Dry eyes may be the consequence of decreased tear formation, the result of a slow blink rate, or both. Blinking, which is so automatic a function that few of us are aware of it, spreads a thin film of tears over the eye. A slow blink rate may allow this film of tears to dry. Eye dryness results in a small but real change in visual acuity. Television may be a little less clear and crisp, and glare may be worse at night.
Elderly patients are more susceptible to dry eyes for several reasons. Changes that occur in the eye with aging may result in a decrease in the total output of tears. Many drugs, such as those used in the treatment of Parkinson’s disease, glaucoma, depression, and gastrointestinal problems, can decrease the total volume of tears as a side effect. Problems that cause muscle weakness can lower the blink rate.

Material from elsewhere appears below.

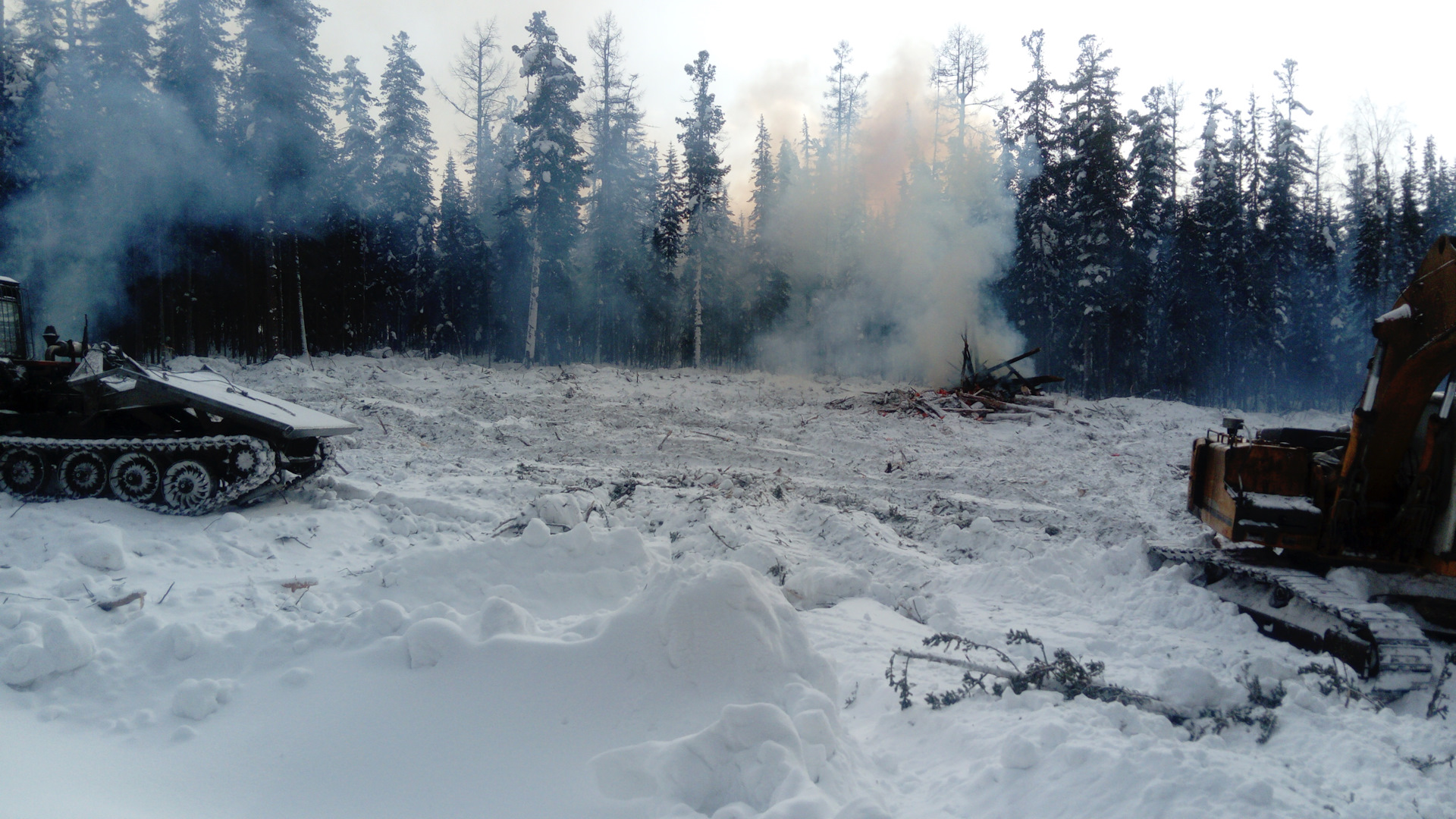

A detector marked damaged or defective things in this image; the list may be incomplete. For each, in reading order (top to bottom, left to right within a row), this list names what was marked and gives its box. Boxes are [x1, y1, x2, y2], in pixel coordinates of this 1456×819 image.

rusty orange excavator [1159, 234, 1456, 693]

A number of diseases are associated with dry eyes. Chronic infections of the eye or the lids may be a cause. Neurologic changes following some strokes may lead to dry eye. Lack of vitamin A may cause this as well.

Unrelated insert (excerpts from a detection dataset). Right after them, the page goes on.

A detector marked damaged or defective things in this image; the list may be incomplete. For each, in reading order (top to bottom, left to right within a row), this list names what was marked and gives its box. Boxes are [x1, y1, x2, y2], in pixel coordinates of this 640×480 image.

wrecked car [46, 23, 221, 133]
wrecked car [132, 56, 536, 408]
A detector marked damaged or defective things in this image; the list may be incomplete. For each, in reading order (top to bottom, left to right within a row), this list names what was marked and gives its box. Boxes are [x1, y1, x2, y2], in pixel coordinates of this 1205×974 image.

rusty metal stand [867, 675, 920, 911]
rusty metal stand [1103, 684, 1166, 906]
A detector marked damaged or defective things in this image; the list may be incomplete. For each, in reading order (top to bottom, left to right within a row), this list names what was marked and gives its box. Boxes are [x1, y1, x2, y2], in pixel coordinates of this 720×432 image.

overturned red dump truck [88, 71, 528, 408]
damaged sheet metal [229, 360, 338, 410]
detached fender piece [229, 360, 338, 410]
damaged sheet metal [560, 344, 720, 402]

The environment also may contribute to the problem of dry eyes. Air conditioning lowers humidity. Prolonged residence in a dry, air-conditioned atmosphere can speed the drying rate and add to the problem of dry eyes. This may also occur during airplane travel. High-flying, pressurized, air-conditioned planes are notoriously low in humidity. The widespread use of dry forced-air heating in winter also leads to prolonged periods of low humidity and can make the problem of dry eyes worse. Elderly patients are particularly susceptible to these environmental conditions.
Most people are familiar with the gritty, irritating feeling of dry eyes. Often there is an associated infection, with the eyeball appearing red and with injected blood vessels. In cases in which the cause of dry eyes is not readily apparent, it is possible for the ophthalmologist to conduct a test to evaluate tear production.
Important Points in Treatment
Your doctor will examine you to discover if any of the conditions associated with dry eye are a cause of the problem. Treatment of the underlying condition, if possible, is important to the management of dry eyes. The dry eye itself is most easily managed with the use of artificial tears. These are drops that may be put in the eye as needed to renew the tear film. You must be careful to keep the dropper tip clean. Eye drops come in small bottles intentionally to ensure that patients change to new, clean droppers regularly. Dirty droppers can lead to eye infections. Your ophthalmologist can advise you about the suitability of other slow-release preparations of artificial tears.
Notify Our Office If ...
- You have a persistent problem with glare that interferes with vision. Dry eyes lead to a small but real change in visual acuity. Television may be a little less clear and crisp, and glare may be worse at night.
- You experience red eyes or burning following the start of a new medication. Several drugs produce dry eyes as a side effect. These include some but not all of the drugs used for the treatment of Parkinson’s disease, anxiety, depression, diarrhea, irritable bowel syndrome, and heart arrhythmias.
- You have sudden onset of redness and burning in your eye. These symptoms can suggest eye infection. Dry eyes are most easily managed with the use of artificial tears, but you must be careful to keep the dropper tip clean. Dirty droppers lead to eye infections.